Он молчал. Он немного побледнел за эти дни, и на щеке еще виднелся синяк. Я смотрел на его упрямо опущенную голову и думал: да, конечно, сомневаться больше нельзя. К такому наказанию ребята прибегают лишь в очень редких случаях, и один из них – воровство у товарищей, у своих.
Я сделал Панина чем-то вроде своего адъютанта: все время, свободное от работы в мастерской и от еды, он был при мне неотлучно, я не отпускал его от себя ни на минуту. Слово убеждения до него не доходило. Им владела привычка, въевшаяся, как болезнь; она не излечивалась даже самым сильным и жестоким лекарством – презрением. Все ребята в доме, от Жукова до маленького Лени Петрова, презирали Панина. Иные и сами были нечисты на руку. Я всегда отпускал их в город со стесненным сердцем: кто знает, как они будут вести себя, если увидят что-нибудь, что плохо лежит? Но они свято верили, что их промысел ничего общего не имеет с поведением Панина. Этот воровал у товарищей. Он не пренебрегал ничем, брал все, что попадало под руку, равнодушно молчал, если это обнаруживали, и совершенно примирился с отвращением, которое он внушал всем ребятам. «И не совестно тебе?» – смысл этих слов попросту не доходил до него.
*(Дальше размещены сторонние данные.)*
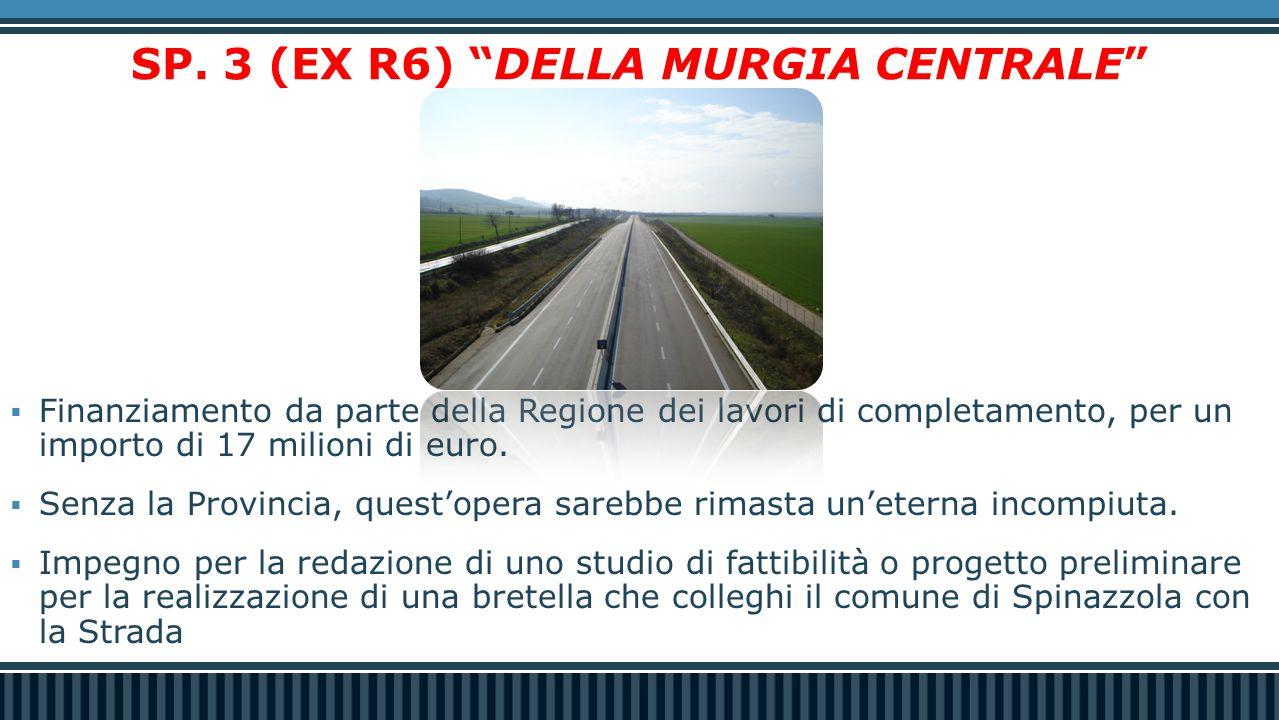"""SP. 3 (EX R6) """"DELLA MURGIA CENTRALE""""  Finanziamento da parte della Regione dei lavori di completamento, per un importo di 17 milioni di euro.  Senz"""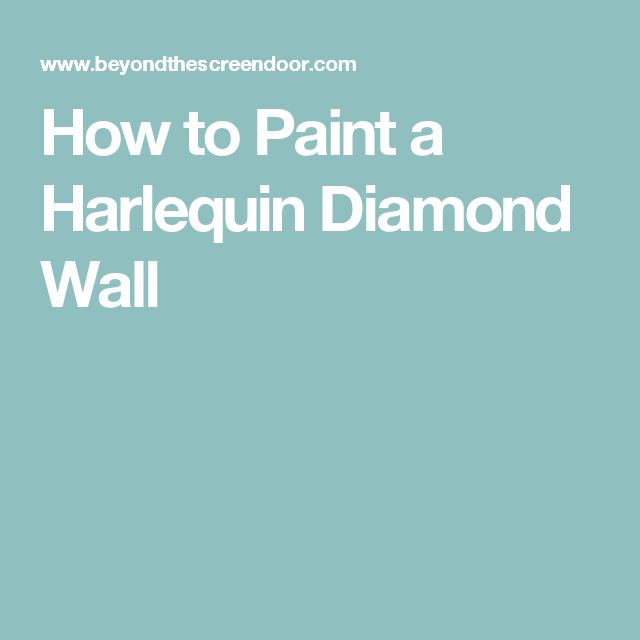 How to Paint a Harlequin Diamond Wall
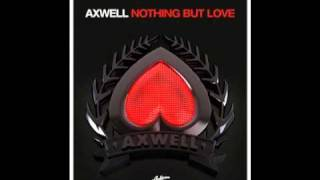 Axwell - Nothing But Love (Original Mix)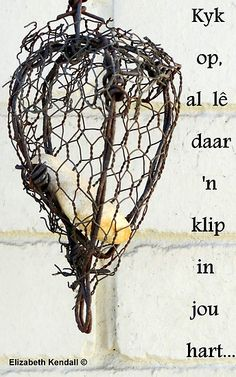 klip in jou hart. Afrikaanse Quotes, Strong Quotes, Qoutes, Bible Quotes, Be Yourself Quotes, Words, Happy, Morning Quotes, Crosses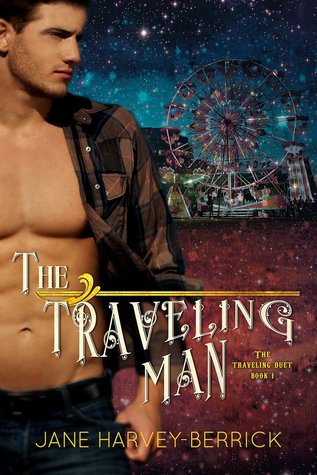 The Traveling Man (Traveling, #1) by Jane Harvey-Berrick
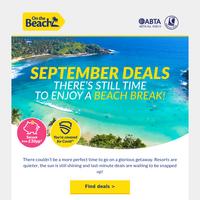 September deals! Soak up the sun ASAP ☀️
Это был именно тот случай, когда слово – пусть самое сердечное, самое проникновенное – бессильно. С Паниным нечего было разговаривать, смешно и нелепо – убеждать и стыдить. Его мысли, его руки надо было занять чем-то другим. Пусть это не поглощает его. Но я хотел создать для него новый круговорот дня, новые привычки и обязанности. Если мне надо было пилить, я пилил в паре с ним. Если надо было послать кого-либо с поручением к Алексею Саввичу, Екатерине Ивановне или Гале, я посылал Панина и требовал, чтобы он немедленно вернулся с ответом.
Как-то невзначай я подсел к нему в столовой и пообедал вместе с ним. К вечеру я поручал ему отвести Костика и Лену домой. Он оставался ко всему равнодушен, все делал нехотя, через пень-колоду. Мне было бы куда приятнее и удобнее, как прежде, иметь «порученцем» Петьку – этот оборачивался мгновенно и рапортовал об исполнении, глядя мне в лицо блестящими глазами: вот, мол, смотри, какой я быстрый и точный! На Петьку в таких случаях весело было смотреть. Он очень напоминал мне Бегунка, нашего связиста в коммуне: та же расторопность, веселое оживление, неуемное любопытство и старание не показать его. Такой же был и Синенький в колонии имени Горького. Или это племя такое особое – горнисты и связисты, вездесущие, быстрые, как ртуть, востроглазые мальчишки?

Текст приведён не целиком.